La concentration n'est-elle pas inéluctable, après tout? Certains le pensent, comme cet ancien cadre de Nivarox, l'usine qui fournit désormais les parties réglantes à TOUS les horlogers (sauf Rolex, dont la production propre est estimée à un quart ou un tiers de ses besoins, et qui refuse de commenter la situation): «C'est il y a dix ou vingt ans que les fabriques auraient dû assurer leur indépendance.»

Le nouveau président de la Fédération horlogère (FH), Jean-Daniel Pasche, enfonce le clou: «La diminution du nombre d'intermédiaires, la formation de réseaux fermés est un phénomène général dans l'horlogerie.» Mais peut-il dire autre chose? «Supprimez les cotisations de Rolex et de Swatch, et nous pouvons fermer boutique», lâche-t-on, désabusé, dans les couloirs de la FH. Celle-ci se tortille comme une anguille pour ne pas prendre position face au coup de force d'ETA. Son président jusqu'en 2002, François Habersaat, venait du marketing d'ETA.
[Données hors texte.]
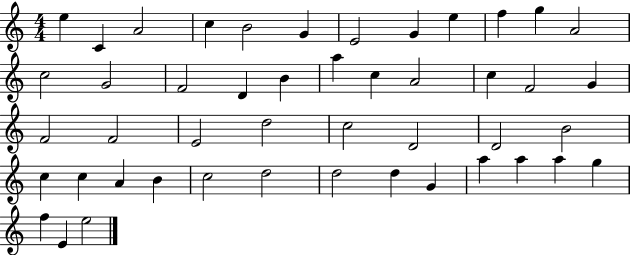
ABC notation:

X:1
T:Untitled
M:4/4
L:1/4
K:C
e C A2 c B2 G E2 G e f g A2 c2 G2 F2 D B a c A2 c F2 G F2 F2 E2 d2 c2 D2 D2 B2 c c A B c2 d2 d2 d G a a a g f E e2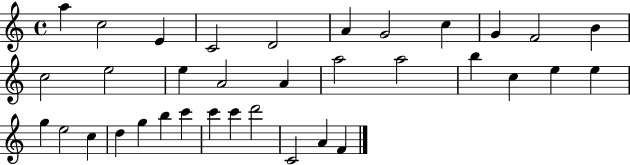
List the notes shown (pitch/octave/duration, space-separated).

A5/q C5/h E4/q C4/h D4/h A4/q G4/h C5/q G4/q F4/h B4/q C5/h E5/h E5/q A4/h A4/q A5/h A5/h B5/q C5/q E5/q E5/q G5/q E5/h C5/q D5/q G5/q B5/q C6/q C6/q C6/q D6/h C4/h A4/q F4/q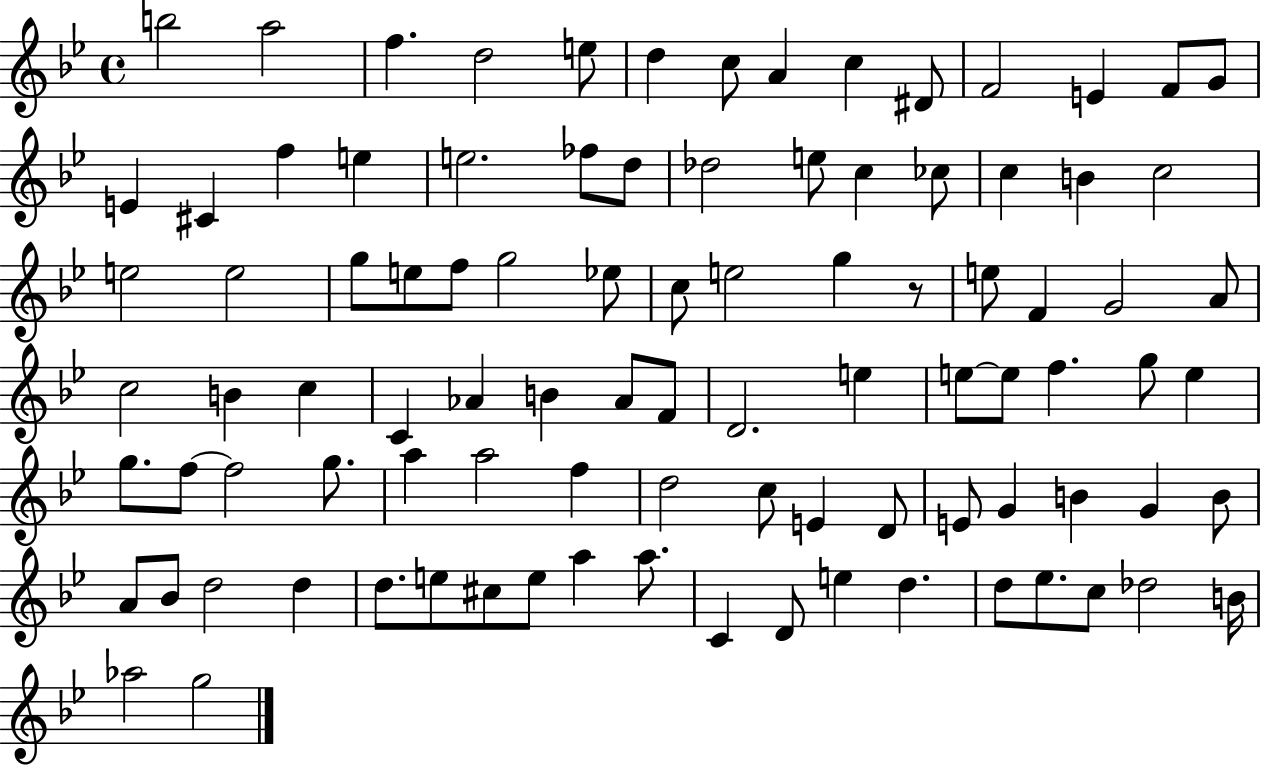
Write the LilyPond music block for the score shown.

{
  \clef treble
  \time 4/4
  \defaultTimeSignature
  \key bes \major
  b''2 a''2 | f''4. d''2 e''8 | d''4 c''8 a'4 c''4 dis'8 | f'2 e'4 f'8 g'8 | \break e'4 cis'4 f''4 e''4 | e''2. fes''8 d''8 | des''2 e''8 c''4 ces''8 | c''4 b'4 c''2 | \break e''2 e''2 | g''8 e''8 f''8 g''2 ees''8 | c''8 e''2 g''4 r8 | e''8 f'4 g'2 a'8 | \break c''2 b'4 c''4 | c'4 aes'4 b'4 aes'8 f'8 | d'2. e''4 | e''8~~ e''8 f''4. g''8 e''4 | \break g''8. f''8~~ f''2 g''8. | a''4 a''2 f''4 | d''2 c''8 e'4 d'8 | e'8 g'4 b'4 g'4 b'8 | \break a'8 bes'8 d''2 d''4 | d''8. e''8 cis''8 e''8 a''4 a''8. | c'4 d'8 e''4 d''4. | d''8 ees''8. c''8 des''2 b'16 | \break aes''2 g''2 | \bar "|."
}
Mais il en est aussi qui refusent la fatalité. Des discussions intenses ont commencé entre termineurs. «Nous aurions une solution à proposer...», affirme un fabricant de mouvements qui ne veut en dire plus. Jean-Pierre Jaquet pense qu'en cinq ans, il sera possible de mettre sur pied un appareil de production indépendant d'ETA. Le groupe Richemont (Piaget, Jaeger, IWC, Baume & Mercier) travaille d'arrache-pied à maîtriser toute la chaîne de production. «Nous avons investi 300millions en un an pour assurer l'autonomie de nos marques», souligne Henry-John Belmont, PDG du secteur haute horlogerie. Mais il devient prudent comme un chat dès qu'on évoque la récente décision de Swatch Group: «Nous n'en avons pas encore discuté en comité, nous entretenons d'excellentes relations avec ETA.»

Au fond, est-ce si grave que le groupe Swatch domine outrageusement un marché qui, comme le souligne joliment Jean-Daniel Pasche, «représente un tiers du chiffre d'affaires de Novartis»? Le monopole permettra à ETA de manipuler discrètement le robinet des livraisons, de jouer sur les prix et surtout de connaître les intentions de marques concurrentes. Plus fondamentalement, «une telle concentration porte gravement atteinte à la créativité industrielle, avertit Gil Baillod, ex-rédacteur en chef de L'Impartial et bon connaisseur de l'horlogerie. Historiquement, ce sont les petits entrepreneurs qui ont su ajouter une «malice» aux produits existants».

La malice de Nicolas Hayek a plutôt été de faire fructifier les idées des autres. Mais quand il ne sera plus là, qui aura ce talent? Son fils Nick? On ne l'entend pas sur ce sujet brûlant, pas plus que tous les autres membres de la direction, au garde-à-vous devant le patriarche.